4. Thinking about the Linux file system (but these questions would apply equally well to others, and in fact the answers would be the same), explain:

a) The reason that the file system contains a “super block” and what sorts of information one would find in it

b) Give one reason that it is ultimately not necessary that the blocks containing the data for a file be in sequential order on the disk. (That is, if the file is 2048 bytes in length and this corresponds to four disk blocks b0, b1, b2 and b3, that the blocks themselves be next to one-another and in the right order on the physical disk medium).

c) Give one reason that it actually can be valuable to lay out the blocks for a file in sequential order on the disk.

d) Linux treats different sizes of files differently: it has a notion of a small file, for which the inode itself lists the blocks, a medium size file (the inode lists blocks in which the blocks containing the actual data can be found), and a large file (here there are three levels of pointers before you get to the real data). Some people have argued that for very large files – for example, videos that may be gigabytes in length – it makes much more sense to allocate a region of the disk and put the file blocks in that region sequentially. What would be some arguments for and against modifying the Linux file system to work this way?

5. Suppose that on a Linux file system, the GNU C compiler is in a file called “/usr/bin/gcc”. Now Doug comes along and creates a (true) link to that file, calling it “/users/doug/bin/c”.

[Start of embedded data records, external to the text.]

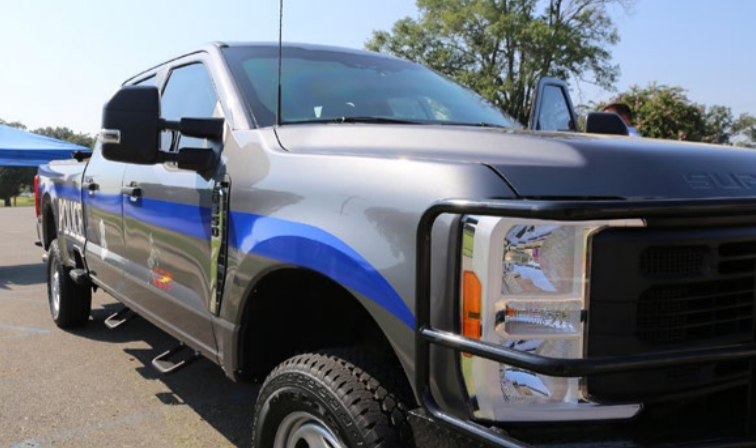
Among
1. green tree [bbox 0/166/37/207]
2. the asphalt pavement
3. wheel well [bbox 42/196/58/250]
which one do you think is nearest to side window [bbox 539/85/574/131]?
the asphalt pavement

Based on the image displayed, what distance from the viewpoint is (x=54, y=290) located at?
6098mm

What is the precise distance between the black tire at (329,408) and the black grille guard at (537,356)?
19 centimetres

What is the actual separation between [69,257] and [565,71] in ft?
94.3

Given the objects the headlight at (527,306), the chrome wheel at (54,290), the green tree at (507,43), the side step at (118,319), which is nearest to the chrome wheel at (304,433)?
the headlight at (527,306)

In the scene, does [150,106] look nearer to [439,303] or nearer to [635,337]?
[439,303]

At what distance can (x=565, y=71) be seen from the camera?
3088 centimetres

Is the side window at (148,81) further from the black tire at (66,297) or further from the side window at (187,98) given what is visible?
the black tire at (66,297)

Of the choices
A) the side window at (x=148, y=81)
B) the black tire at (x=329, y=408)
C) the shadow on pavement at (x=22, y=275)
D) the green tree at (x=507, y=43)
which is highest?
the green tree at (x=507, y=43)

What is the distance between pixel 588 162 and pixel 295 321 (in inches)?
51.2

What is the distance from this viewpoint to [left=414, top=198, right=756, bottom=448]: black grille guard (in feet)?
4.73

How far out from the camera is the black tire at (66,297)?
5.77m

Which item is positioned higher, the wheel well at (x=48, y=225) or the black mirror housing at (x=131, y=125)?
the black mirror housing at (x=131, y=125)

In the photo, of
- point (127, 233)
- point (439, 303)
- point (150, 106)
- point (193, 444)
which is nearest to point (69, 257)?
point (127, 233)

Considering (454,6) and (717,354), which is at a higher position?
(454,6)
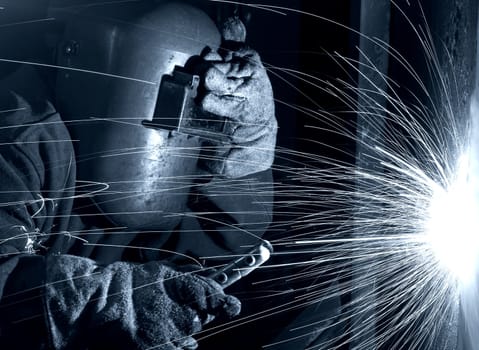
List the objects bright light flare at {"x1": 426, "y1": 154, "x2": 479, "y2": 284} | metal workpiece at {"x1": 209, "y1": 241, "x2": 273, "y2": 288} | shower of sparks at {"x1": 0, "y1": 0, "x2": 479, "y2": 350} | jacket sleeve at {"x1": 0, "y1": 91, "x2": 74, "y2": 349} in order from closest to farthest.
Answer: jacket sleeve at {"x1": 0, "y1": 91, "x2": 74, "y2": 349}, metal workpiece at {"x1": 209, "y1": 241, "x2": 273, "y2": 288}, shower of sparks at {"x1": 0, "y1": 0, "x2": 479, "y2": 350}, bright light flare at {"x1": 426, "y1": 154, "x2": 479, "y2": 284}

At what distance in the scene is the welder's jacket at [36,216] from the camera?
3.25 feet

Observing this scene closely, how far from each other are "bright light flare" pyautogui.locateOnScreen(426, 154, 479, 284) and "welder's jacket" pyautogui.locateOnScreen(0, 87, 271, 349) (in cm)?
80

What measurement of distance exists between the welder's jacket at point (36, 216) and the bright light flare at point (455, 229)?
804 millimetres

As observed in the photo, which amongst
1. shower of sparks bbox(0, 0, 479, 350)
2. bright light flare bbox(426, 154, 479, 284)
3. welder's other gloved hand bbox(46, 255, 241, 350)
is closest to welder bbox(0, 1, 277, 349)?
welder's other gloved hand bbox(46, 255, 241, 350)

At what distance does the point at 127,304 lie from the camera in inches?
41.0

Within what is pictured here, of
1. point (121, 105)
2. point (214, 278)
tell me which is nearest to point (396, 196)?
point (214, 278)

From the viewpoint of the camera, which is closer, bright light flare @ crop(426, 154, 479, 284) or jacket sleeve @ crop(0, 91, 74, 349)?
jacket sleeve @ crop(0, 91, 74, 349)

a) Doug’s reason for creating the file system link is that he really hates 3-letter command names. Doug prefers to just type “c” instead of “gcc”. But does he really get the same program that someone else would get when they run the program by the name “gcc”? Explain.

b) Sally the system administrator needs to install a new version of GCC. So she compiles the new version, then deletes the old one, copies the new one into place, and gives it the identical name to the old one. When Doug runs “c” will he still get the old program, or will he get the new one now?

c) Same as part (a), but now assume that Doug created a symbolic link, not a true link.

d) Same as part (b), but under the same assumption – Doug’s version is a symbolic link.